Cleanliness doesn't stop there, though. Some bathrooms have what they call a “changing board." Instead of dirtying your socks on the floor, you can stand on this support while you switch outfits in COMPLETE privacy. Unlike in the US, the walls of stalls extend fully to the ground; there's no gap where people can judge you by your footwear or lack thereof.
Last but not least, mother's with small children can rejoice. There are often little toilets for the girls, and even a urinal for boys.
Remember as a kid how you wanted to be a prince or a princess?
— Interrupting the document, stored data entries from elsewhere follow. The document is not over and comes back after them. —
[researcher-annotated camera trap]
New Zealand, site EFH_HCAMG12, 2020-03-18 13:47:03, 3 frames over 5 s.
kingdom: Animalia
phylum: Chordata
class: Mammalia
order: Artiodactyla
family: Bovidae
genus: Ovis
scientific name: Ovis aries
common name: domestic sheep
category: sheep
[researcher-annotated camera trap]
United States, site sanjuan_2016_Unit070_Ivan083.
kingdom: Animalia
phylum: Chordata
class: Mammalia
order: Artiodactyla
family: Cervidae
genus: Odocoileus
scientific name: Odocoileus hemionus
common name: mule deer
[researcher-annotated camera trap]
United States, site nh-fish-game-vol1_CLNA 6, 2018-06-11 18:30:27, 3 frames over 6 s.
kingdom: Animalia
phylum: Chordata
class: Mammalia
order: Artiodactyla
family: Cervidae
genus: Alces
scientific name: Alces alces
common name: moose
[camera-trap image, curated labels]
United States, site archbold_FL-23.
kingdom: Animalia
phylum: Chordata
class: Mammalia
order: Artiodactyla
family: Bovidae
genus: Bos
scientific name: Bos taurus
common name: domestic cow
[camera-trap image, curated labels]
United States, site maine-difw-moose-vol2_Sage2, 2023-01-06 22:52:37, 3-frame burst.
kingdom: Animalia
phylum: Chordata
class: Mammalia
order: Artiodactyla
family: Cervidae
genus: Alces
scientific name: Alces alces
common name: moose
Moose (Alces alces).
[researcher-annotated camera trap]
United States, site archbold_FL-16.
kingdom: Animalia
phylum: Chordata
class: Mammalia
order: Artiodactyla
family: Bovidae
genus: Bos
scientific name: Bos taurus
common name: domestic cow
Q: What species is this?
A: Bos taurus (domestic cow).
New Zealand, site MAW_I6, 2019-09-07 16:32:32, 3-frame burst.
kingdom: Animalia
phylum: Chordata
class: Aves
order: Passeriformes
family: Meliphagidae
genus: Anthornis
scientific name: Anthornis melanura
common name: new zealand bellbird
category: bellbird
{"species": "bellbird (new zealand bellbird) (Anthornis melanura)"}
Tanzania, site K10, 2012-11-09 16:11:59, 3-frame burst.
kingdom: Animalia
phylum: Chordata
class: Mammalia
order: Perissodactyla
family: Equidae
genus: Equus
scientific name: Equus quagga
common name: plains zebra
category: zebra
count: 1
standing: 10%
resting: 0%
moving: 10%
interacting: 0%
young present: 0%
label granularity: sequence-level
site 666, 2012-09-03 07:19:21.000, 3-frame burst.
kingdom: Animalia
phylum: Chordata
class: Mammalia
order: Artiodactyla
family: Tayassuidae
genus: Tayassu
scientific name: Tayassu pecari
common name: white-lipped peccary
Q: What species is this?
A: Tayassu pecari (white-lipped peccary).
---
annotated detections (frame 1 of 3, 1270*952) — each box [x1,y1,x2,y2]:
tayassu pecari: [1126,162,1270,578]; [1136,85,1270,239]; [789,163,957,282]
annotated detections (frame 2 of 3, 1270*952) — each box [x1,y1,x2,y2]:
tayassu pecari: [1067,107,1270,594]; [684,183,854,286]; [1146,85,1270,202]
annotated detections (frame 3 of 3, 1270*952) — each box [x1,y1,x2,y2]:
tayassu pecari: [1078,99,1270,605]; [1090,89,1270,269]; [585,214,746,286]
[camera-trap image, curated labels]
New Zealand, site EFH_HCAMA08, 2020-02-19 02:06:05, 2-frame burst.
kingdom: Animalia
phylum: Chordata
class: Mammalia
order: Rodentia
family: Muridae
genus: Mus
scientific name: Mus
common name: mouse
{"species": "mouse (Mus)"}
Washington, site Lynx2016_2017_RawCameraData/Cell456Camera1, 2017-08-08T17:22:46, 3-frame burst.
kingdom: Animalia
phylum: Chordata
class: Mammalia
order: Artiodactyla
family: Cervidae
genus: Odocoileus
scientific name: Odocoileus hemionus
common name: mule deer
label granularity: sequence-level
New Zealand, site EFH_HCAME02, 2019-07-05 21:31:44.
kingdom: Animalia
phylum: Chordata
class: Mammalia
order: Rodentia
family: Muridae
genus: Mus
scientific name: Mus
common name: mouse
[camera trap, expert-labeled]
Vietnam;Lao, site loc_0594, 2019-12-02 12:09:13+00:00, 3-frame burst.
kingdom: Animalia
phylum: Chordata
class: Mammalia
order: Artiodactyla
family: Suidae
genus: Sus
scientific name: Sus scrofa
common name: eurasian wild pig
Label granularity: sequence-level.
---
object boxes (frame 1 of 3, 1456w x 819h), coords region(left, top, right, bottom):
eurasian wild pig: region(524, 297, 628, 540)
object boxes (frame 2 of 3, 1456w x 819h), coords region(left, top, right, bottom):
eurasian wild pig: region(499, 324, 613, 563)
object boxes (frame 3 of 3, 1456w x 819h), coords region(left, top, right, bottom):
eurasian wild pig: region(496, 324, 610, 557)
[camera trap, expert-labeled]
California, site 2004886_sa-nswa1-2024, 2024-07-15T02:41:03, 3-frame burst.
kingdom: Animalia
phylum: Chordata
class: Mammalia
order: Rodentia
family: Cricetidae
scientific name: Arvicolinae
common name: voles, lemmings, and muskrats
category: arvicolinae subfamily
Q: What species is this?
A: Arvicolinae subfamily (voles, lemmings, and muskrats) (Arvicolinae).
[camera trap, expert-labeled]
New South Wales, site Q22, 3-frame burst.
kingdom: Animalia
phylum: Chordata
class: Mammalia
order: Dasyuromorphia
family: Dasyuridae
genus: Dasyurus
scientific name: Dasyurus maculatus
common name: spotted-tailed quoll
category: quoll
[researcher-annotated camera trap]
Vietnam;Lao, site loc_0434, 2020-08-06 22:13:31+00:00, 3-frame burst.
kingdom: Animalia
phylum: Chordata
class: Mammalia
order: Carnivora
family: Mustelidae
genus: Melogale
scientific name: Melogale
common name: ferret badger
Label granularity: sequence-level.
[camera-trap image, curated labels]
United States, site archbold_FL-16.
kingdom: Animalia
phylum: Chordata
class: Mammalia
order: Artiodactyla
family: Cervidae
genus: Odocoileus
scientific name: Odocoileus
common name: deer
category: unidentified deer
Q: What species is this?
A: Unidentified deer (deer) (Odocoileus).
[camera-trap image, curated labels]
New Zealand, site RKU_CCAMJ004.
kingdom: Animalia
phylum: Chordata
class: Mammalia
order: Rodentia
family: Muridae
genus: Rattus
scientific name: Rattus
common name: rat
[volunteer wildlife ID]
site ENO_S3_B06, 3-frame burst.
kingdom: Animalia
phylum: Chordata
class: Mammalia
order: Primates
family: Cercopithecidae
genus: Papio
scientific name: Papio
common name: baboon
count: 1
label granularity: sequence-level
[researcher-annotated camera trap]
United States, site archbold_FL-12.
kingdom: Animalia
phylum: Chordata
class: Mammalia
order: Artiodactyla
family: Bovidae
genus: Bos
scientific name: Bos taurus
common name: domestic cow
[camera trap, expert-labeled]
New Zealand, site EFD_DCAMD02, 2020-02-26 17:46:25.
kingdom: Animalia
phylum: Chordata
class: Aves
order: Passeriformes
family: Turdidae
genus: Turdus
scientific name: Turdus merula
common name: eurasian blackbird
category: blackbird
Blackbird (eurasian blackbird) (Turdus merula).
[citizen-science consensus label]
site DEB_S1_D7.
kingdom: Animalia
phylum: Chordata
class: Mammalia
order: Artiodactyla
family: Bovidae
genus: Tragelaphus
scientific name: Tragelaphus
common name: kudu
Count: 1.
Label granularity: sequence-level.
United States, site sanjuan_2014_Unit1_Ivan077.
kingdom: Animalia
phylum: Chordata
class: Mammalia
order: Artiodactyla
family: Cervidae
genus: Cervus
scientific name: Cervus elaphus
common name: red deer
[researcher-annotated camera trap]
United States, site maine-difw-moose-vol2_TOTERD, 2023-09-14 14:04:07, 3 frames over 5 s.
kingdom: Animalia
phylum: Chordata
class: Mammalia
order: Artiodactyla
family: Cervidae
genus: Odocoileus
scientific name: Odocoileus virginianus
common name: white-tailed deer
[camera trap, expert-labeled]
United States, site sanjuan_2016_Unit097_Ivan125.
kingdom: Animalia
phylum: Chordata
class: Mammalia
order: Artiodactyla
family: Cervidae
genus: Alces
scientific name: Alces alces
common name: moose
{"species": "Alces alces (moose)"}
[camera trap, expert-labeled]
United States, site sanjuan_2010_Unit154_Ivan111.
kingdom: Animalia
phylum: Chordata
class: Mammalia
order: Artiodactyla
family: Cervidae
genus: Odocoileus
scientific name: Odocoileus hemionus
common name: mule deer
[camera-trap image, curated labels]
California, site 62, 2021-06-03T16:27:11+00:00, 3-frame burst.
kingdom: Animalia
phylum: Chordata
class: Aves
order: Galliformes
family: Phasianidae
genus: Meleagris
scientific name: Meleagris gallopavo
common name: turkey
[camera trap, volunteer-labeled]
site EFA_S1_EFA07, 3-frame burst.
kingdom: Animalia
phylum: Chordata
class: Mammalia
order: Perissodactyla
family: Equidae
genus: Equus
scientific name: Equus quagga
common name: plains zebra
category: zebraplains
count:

This Japanese bathroom feature has nothing to do with that. Nicknamed the "otohime" ("sound princess"), this function covers up bodily noises with more pleasant sounds... like that of a flushing toilet. Well, that's how it used to be, anyway. Nowadays, everything from classical music to ambient white noise can be heard. All it takes to activate these kicking tunes is the push of a button or a rear end on a toilet seat.